*EXERCISE DIRECTIONS*
Extract each line of the material that follows exactly and omit its pictures.
########################################
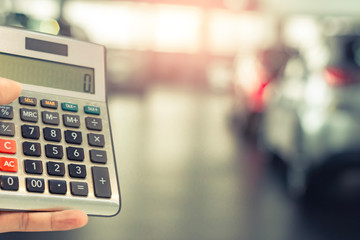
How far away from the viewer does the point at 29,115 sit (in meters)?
1.19

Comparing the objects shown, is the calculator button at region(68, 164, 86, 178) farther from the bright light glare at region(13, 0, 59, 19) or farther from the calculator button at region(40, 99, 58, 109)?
the bright light glare at region(13, 0, 59, 19)

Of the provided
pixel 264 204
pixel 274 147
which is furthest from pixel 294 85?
pixel 264 204

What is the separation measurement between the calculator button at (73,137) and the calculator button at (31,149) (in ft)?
0.23

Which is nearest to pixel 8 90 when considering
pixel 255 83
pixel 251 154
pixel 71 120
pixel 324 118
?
pixel 71 120

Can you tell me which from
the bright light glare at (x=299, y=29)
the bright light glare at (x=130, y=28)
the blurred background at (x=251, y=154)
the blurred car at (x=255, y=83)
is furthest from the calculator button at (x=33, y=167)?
the bright light glare at (x=299, y=29)

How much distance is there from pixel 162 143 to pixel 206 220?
322cm

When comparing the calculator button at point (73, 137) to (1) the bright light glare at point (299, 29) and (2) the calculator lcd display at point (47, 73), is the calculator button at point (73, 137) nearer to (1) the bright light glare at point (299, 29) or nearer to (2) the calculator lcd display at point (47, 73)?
(2) the calculator lcd display at point (47, 73)

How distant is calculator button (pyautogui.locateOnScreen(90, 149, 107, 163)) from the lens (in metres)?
1.21

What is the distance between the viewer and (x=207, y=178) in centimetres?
520

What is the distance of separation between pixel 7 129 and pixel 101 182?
0.67 feet

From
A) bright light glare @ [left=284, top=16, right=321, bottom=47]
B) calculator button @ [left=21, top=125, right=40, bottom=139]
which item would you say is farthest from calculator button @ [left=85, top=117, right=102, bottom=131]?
bright light glare @ [left=284, top=16, right=321, bottom=47]

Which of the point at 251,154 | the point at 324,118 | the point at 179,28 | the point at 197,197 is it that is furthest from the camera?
the point at 179,28

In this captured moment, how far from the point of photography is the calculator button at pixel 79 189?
3.76 ft

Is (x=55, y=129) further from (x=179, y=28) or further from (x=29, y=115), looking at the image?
(x=179, y=28)
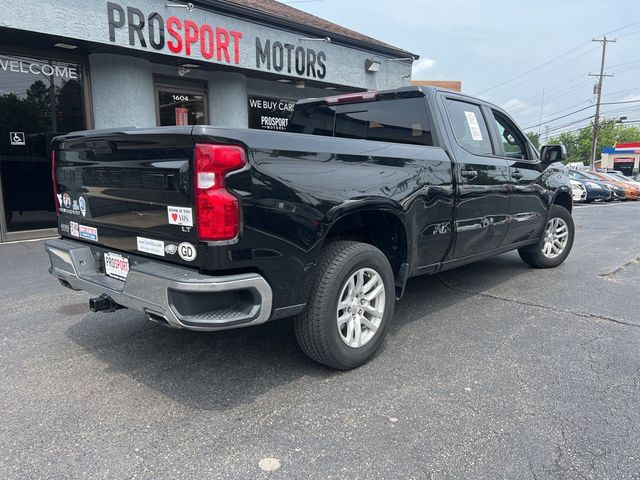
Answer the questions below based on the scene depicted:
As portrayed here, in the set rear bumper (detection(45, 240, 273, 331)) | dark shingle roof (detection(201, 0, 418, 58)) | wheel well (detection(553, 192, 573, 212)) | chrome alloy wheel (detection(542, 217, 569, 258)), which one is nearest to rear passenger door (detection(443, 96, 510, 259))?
chrome alloy wheel (detection(542, 217, 569, 258))

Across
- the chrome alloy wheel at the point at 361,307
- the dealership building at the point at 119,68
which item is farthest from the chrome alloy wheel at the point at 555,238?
the dealership building at the point at 119,68

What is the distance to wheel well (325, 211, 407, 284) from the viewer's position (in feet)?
11.6

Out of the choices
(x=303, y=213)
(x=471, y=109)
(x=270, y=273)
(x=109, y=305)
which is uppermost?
(x=471, y=109)

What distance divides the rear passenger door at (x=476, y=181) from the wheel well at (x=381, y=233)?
745 mm

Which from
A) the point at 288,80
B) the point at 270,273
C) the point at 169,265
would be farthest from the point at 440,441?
the point at 288,80

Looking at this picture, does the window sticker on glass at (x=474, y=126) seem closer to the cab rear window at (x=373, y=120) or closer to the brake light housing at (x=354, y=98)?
the cab rear window at (x=373, y=120)

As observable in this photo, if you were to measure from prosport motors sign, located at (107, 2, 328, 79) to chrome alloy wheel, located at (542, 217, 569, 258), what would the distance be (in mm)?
6626

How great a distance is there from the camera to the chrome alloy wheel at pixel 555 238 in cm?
616

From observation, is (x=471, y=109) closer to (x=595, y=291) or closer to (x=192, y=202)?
(x=595, y=291)

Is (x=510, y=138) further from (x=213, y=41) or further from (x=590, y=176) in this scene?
(x=590, y=176)

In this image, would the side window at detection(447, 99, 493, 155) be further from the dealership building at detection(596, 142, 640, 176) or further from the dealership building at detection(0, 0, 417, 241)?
the dealership building at detection(596, 142, 640, 176)

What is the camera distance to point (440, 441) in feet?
8.18

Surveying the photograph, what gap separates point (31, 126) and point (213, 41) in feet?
11.6

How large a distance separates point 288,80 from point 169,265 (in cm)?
934
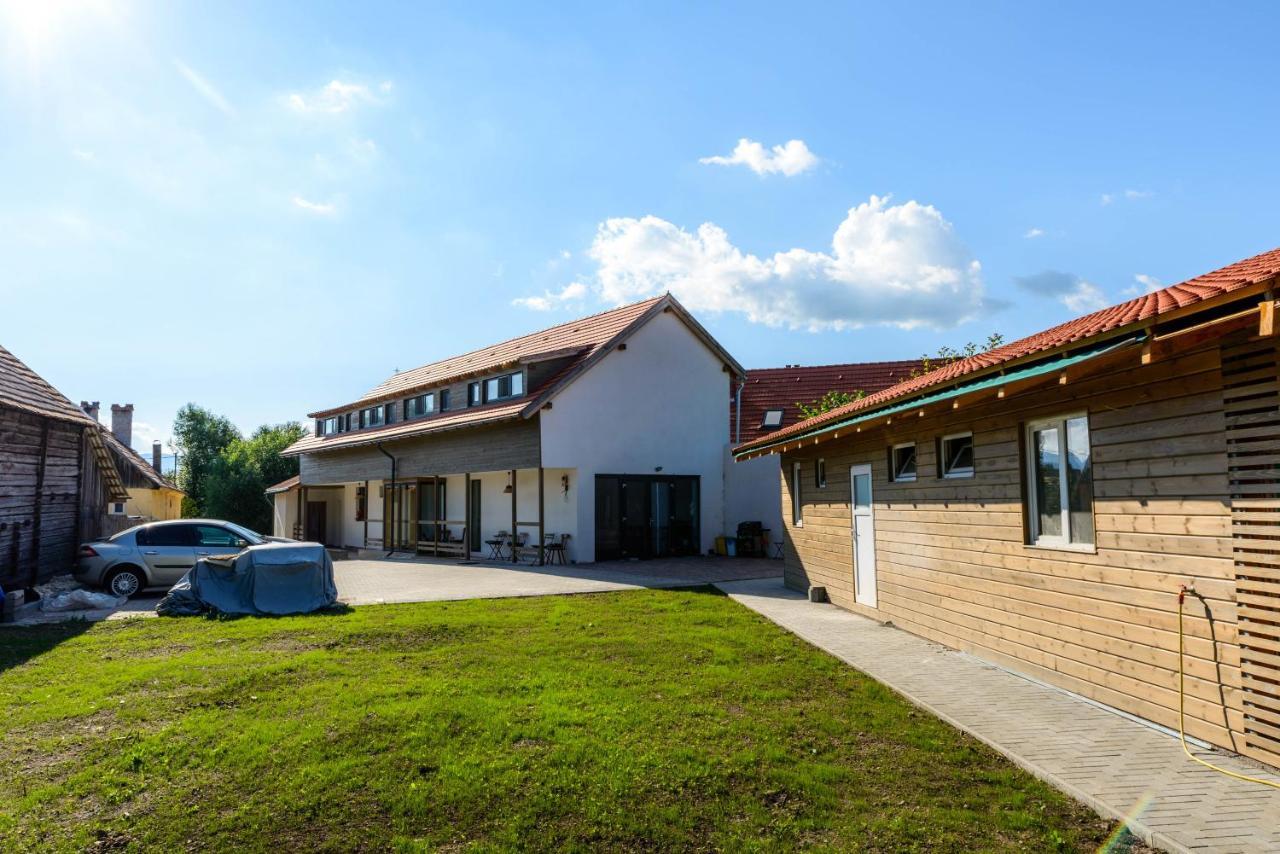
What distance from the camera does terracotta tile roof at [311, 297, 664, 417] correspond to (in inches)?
921

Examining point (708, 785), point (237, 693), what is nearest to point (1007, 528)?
point (708, 785)

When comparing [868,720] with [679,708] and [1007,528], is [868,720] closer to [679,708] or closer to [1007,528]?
[679,708]

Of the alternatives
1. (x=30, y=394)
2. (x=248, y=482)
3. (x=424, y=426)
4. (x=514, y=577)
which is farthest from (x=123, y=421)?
(x=514, y=577)

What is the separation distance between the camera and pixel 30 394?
1639 centimetres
########################################
*WRITTEN ANSWER*
How far away from the viewer does the point at 29,115 sit (in meters)?
1.19

Comparing the objects shown, is the calculator button at region(68, 164, 86, 178) farther from the bright light glare at region(13, 0, 59, 19) or farther from the calculator button at region(40, 99, 58, 109)?
the bright light glare at region(13, 0, 59, 19)

Of the provided
pixel 264 204
pixel 274 147
which is furthest from pixel 294 85?
pixel 264 204

What is the separation measurement between the calculator button at (73,137) and the calculator button at (31,149) (in ft)?
0.23

Which is nearest to pixel 8 90 when considering
pixel 255 83
pixel 251 154
pixel 71 120
pixel 324 118
?
pixel 71 120

Can you tell me which from
the bright light glare at (x=299, y=29)
the bright light glare at (x=130, y=28)
the blurred background at (x=251, y=154)
the blurred car at (x=255, y=83)
is furthest from the calculator button at (x=33, y=167)?
the bright light glare at (x=299, y=29)

How much distance is there from pixel 162 143 to pixel 206 220?
322cm

When comparing the calculator button at point (73, 137) to (1) the bright light glare at point (299, 29) and (2) the calculator lcd display at point (47, 73), is the calculator button at point (73, 137) nearer to (1) the bright light glare at point (299, 29) or nearer to (2) the calculator lcd display at point (47, 73)?
(2) the calculator lcd display at point (47, 73)

How distant is calculator button (pyautogui.locateOnScreen(90, 149, 107, 163)) from the lens (in metres)?
1.21

What is the distance between the viewer and (x=207, y=178) in centimetres?
520

What is the distance of separation between pixel 7 129 and pixel 101 182?
0.67 feet

From
A) bright light glare @ [left=284, top=16, right=321, bottom=47]
B) calculator button @ [left=21, top=125, right=40, bottom=139]
which item would you say is farthest from calculator button @ [left=85, top=117, right=102, bottom=131]?
bright light glare @ [left=284, top=16, right=321, bottom=47]

Which of the point at 251,154 | the point at 324,118 | the point at 179,28 | the point at 197,197 is it that is furthest from the camera?
the point at 179,28

In this captured moment, how far from the point of photography is the calculator button at pixel 79 189?
3.76 ft

Is (x=55, y=129) further from (x=179, y=28) or further from (x=29, y=115), looking at the image?
(x=179, y=28)
Answer the questions below based on the scene depicted:
As portrayed here, in the set rear bumper (detection(45, 240, 273, 331)) | dark shingle roof (detection(201, 0, 418, 58)) | wheel well (detection(553, 192, 573, 212)) | chrome alloy wheel (detection(542, 217, 569, 258)), which one is nearest to rear passenger door (detection(443, 96, 510, 259))?
chrome alloy wheel (detection(542, 217, 569, 258))

Across
- the chrome alloy wheel at the point at 361,307
- the dealership building at the point at 119,68
which item is farthest from the chrome alloy wheel at the point at 555,238?
the dealership building at the point at 119,68

What is the distance to wheel well (325, 211, 407, 284) from the viewer's position (in feet)?
11.6

Out of the choices
(x=303, y=213)
(x=471, y=109)
(x=270, y=273)
(x=109, y=305)
which is uppermost?
(x=471, y=109)

What distance divides the rear passenger door at (x=476, y=181) from the wheel well at (x=381, y=233)?
745 mm

Which from
A) the point at 288,80
B) the point at 270,273
C) the point at 169,265
would be farthest from the point at 440,441?
the point at 288,80

Looking at this picture, does the window sticker on glass at (x=474, y=126) seem closer to the cab rear window at (x=373, y=120) or closer to the brake light housing at (x=354, y=98)?
the cab rear window at (x=373, y=120)

As observable in this photo, if you were to measure from prosport motors sign, located at (107, 2, 328, 79) to chrome alloy wheel, located at (542, 217, 569, 258), what would the distance be (in mm)?
6626

How great a distance is there from the camera to the chrome alloy wheel at pixel 555 238 in cm?
616

From observation, is (x=471, y=109) closer to (x=595, y=291) or closer to (x=192, y=202)?
(x=595, y=291)

Is (x=510, y=138) further from (x=213, y=41) or further from (x=590, y=176) in this scene?
(x=590, y=176)

In this image, would the side window at detection(447, 99, 493, 155) be further from the dealership building at detection(596, 142, 640, 176) or further from the dealership building at detection(0, 0, 417, 241)?
the dealership building at detection(596, 142, 640, 176)

What is the camera distance to point (440, 441) in feet?
8.18

Surveying the photograph, what gap separates point (31, 126) and point (213, 41) in feet?
11.6

How large a distance separates point 288,80 from point 169,265 (in cm)?
934
What distance from the camera does terracotta tile roof at [311, 297, 664, 417] correspond to (in inches)?
921

Examining point (708, 785), point (237, 693), what is nearest to point (1007, 528)?
point (708, 785)

When comparing [868,720] with [679,708] and [1007,528], is [868,720] closer to [679,708] or closer to [1007,528]?
[679,708]

Of the alternatives
1. (x=30, y=394)
2. (x=248, y=482)
3. (x=424, y=426)
4. (x=514, y=577)
which is farthest from (x=123, y=421)?
(x=514, y=577)

What is the separation distance between the camera and pixel 30 394?
1639 centimetres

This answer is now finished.